Эксперты правового отдела из Вычислительного центра были настоящими специалистами в своей области. Иначе говоря, они внимательно ознакомились с березовыми тезисами Шуня, красивым шрифтом перенесли их с шероховатой коры на гладкий жидкокристаллический монитор и тщательно переправили. Академики из Академии наук получили задание надрать свежей бересты и переписать на нее приготовленный к обнародованию текст указа. Исходные же поленья эксперты сожгли в служебном камине, а пепел ровно в полночь развеяли над страной со Спасской башни.

— Посадите Бубукина на первой программе указ зачитывать, пусть люди подумают, что к нему вернулась вторая молодость, это вселит в них надежду, — распорядился Очкасов.
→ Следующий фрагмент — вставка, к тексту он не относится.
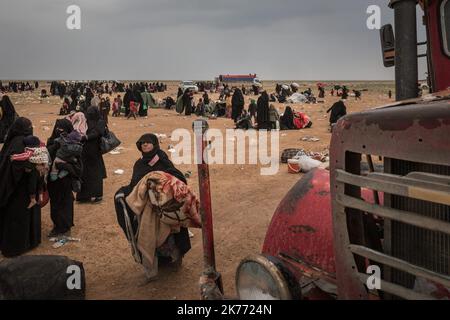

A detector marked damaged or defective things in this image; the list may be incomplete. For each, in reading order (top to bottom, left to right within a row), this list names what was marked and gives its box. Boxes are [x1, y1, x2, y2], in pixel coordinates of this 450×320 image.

rusty vehicle [195, 0, 450, 300]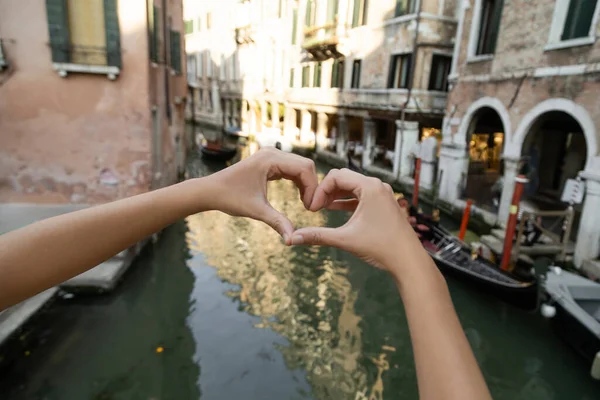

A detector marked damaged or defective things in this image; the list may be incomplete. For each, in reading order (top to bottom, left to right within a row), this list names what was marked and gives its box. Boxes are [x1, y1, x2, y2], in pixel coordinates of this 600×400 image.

peeling paint wall [0, 0, 185, 203]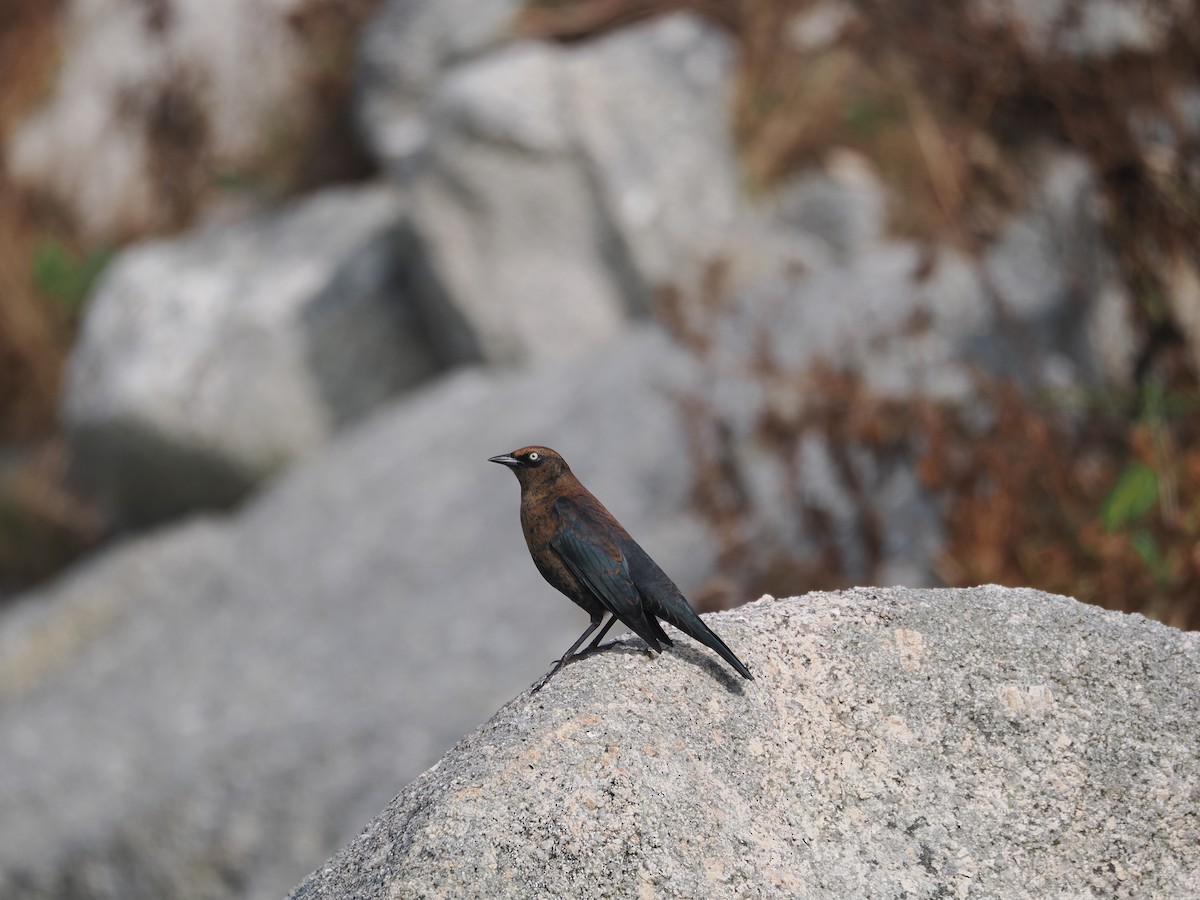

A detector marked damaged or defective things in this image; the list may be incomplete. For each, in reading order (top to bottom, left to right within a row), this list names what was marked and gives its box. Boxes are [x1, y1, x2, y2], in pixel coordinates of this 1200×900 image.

rusty blackbird [488, 446, 752, 692]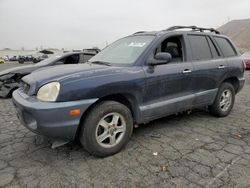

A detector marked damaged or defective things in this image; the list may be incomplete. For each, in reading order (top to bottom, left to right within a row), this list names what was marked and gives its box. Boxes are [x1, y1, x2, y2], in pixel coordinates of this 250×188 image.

damaged car in background [0, 51, 96, 98]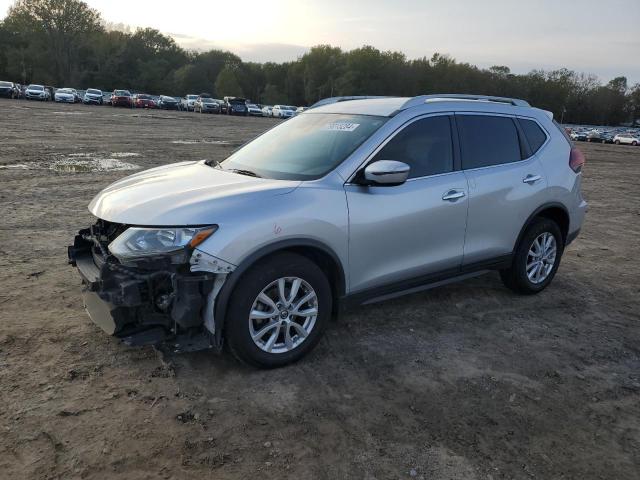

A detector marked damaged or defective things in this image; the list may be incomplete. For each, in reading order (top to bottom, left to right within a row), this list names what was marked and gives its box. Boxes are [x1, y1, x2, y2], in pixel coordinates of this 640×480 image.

front-end collision damage [67, 221, 235, 352]
broken headlight [109, 224, 219, 262]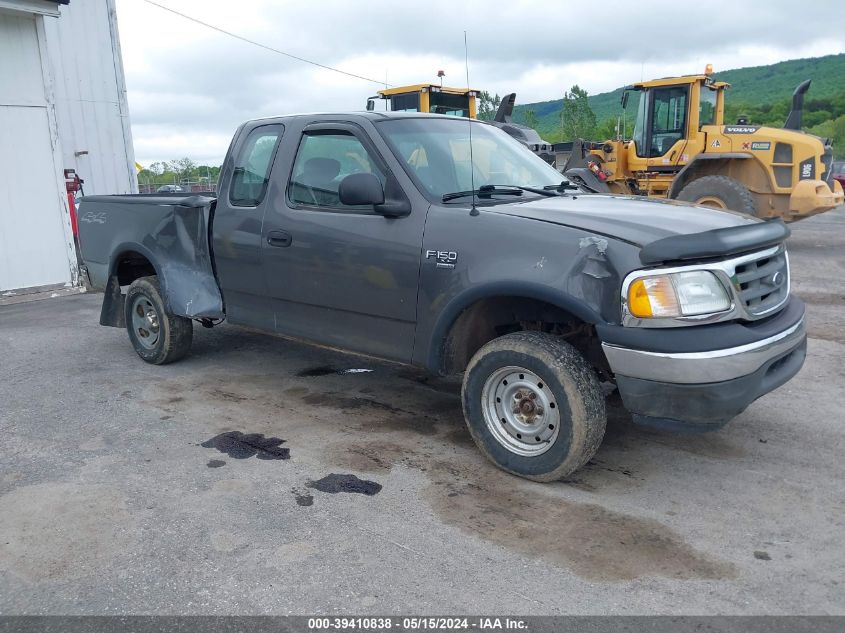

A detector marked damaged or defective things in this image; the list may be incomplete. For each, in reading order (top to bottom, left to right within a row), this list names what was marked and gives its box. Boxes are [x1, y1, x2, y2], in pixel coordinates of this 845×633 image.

damaged rear quarter panel [77, 195, 223, 318]
damaged rear quarter panel [414, 205, 640, 368]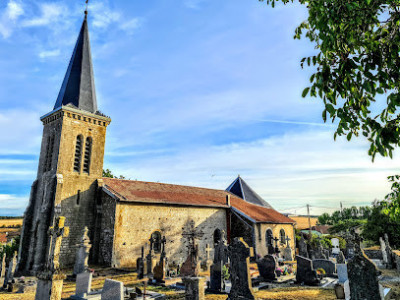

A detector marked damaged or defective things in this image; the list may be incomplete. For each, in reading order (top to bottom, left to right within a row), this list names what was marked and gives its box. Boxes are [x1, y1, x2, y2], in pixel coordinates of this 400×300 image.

rusty red roof [101, 177, 294, 224]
И вот на экране появился Бубукин. Глаза у него больше не гноились, костюмчик был с искоркой. Он постригся у модного парикмахера, зубной протез на унизительных крючках сменил на имплантаты, после чего стал чувствовать себя намного увереннее. События последних месяцев возвращали Бубукина в дни далекой молодости, вселяли надежду, что потеряно не все, а только его часть. Бубукин медленно и торжественно развернул берестяной свиток, — но, будучи положен на стол, он тут же скатался в трубочку. На экране возникла неловкость. Бубукин нашелся и схватился за края свитка обеими руками, так и держал его перед глазами — только Бубукина и видели. “Соображает! Может, оно и к лучшему. Все-таки закадровый голос звучит намного убедительнее”, — подумал Очкасов.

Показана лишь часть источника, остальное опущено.